* [ABOUT THIS EXERCISE] Gather the items below that contain the string "total", and copy each matching line in full.

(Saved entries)
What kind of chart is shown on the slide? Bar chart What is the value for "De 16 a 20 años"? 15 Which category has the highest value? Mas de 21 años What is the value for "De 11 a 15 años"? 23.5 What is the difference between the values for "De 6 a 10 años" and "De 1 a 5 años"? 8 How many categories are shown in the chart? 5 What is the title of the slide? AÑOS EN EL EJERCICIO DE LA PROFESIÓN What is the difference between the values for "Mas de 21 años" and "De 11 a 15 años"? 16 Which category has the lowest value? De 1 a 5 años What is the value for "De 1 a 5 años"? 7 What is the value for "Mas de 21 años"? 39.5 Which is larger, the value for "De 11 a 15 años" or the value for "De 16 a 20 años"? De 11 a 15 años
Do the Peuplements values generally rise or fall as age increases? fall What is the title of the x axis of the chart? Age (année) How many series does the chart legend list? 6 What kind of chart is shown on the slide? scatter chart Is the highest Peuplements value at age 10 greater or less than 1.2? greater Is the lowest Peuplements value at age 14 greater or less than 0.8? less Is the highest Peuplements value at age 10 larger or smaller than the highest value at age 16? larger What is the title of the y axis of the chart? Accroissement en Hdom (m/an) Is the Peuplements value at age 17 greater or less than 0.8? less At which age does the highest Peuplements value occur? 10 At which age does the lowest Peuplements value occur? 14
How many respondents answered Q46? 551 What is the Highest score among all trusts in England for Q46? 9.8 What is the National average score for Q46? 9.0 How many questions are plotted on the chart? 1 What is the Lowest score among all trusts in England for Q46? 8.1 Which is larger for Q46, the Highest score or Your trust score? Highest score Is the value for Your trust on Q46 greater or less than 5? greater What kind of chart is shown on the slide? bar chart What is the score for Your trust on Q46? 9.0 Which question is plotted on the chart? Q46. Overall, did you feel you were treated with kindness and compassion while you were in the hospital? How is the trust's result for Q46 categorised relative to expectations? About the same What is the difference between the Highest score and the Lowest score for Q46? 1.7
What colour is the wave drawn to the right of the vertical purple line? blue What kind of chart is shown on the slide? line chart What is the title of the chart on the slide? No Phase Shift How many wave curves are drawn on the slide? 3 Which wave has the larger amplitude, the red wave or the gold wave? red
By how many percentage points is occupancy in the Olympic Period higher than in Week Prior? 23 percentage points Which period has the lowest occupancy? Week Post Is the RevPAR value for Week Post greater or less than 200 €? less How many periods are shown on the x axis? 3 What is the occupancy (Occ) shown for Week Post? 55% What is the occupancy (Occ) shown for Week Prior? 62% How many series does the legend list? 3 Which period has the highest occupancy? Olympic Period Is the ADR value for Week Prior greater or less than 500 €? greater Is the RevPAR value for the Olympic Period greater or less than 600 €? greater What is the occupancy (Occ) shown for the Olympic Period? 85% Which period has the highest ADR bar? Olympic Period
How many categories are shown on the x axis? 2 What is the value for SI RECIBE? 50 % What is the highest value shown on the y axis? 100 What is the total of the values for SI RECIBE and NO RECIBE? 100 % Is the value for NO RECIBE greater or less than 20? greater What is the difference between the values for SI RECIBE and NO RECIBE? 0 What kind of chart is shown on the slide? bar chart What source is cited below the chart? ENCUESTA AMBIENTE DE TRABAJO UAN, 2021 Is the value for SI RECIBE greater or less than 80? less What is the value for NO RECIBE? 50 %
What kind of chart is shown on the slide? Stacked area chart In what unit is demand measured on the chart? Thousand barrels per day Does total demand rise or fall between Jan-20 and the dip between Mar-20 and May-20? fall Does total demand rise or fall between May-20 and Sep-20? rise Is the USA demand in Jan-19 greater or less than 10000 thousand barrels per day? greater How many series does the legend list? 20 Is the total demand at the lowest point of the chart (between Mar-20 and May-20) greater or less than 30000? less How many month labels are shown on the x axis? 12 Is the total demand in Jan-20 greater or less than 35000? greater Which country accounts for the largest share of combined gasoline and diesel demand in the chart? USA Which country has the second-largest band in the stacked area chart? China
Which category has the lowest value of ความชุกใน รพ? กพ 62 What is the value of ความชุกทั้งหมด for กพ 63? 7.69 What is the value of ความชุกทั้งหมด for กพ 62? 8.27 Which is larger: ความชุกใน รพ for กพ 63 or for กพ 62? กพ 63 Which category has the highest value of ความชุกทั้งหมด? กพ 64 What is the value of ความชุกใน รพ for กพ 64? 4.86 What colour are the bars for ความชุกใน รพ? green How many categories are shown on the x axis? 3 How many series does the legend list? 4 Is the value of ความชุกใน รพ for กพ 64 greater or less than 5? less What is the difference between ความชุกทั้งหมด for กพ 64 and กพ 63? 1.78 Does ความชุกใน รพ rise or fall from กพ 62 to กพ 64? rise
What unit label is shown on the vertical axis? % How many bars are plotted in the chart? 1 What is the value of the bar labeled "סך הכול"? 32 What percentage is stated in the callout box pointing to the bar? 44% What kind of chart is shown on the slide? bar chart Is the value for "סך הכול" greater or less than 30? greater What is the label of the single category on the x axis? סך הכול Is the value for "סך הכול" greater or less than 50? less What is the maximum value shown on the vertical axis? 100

* [RESPONSE BOX]
How many categories are shown on the x axis? 2 What is the value for SI RECIBE? 50 % What is the highest value shown on the y axis? 100 What is the total of the values for SI RECIBE and NO RECIBE? 100 % Is the value for NO RECIBE greater or less than 20? greater What is the difference between the values for SI RECIBE and NO RECIBE? 0 What kind of chart is shown on the slide? bar chart What source is cited below the chart? ENCUESTA AMBIENTE DE TRABAJO UAN, 2021 Is the value for SI RECIBE greater or less than 80? less What is the value for NO RECIBE? 50 %
What kind of chart is shown on the slide? Stacked area chart In what unit is demand measured on the chart? Thousand barrels per day Does total demand rise or fall between Jan-20 and the dip between Mar-20 and May-20? fall Does total demand rise or fall between May-20 and Sep-20? rise Is the USA demand in Jan-19 greater or less than 10000 thousand barrels per day? greater How many series does the legend list? 20 Is the total demand at the lowest point of the chart (between Mar-20 and May-20) greater or less than 30000? less How many month labels are shown on the x axis? 12 Is the total demand in Jan-20 greater or less than 35000? greater Which country accounts for the largest share of combined gasoline and diesel demand in the chart? USA Which country has the second-largest band in the stacked area chart? China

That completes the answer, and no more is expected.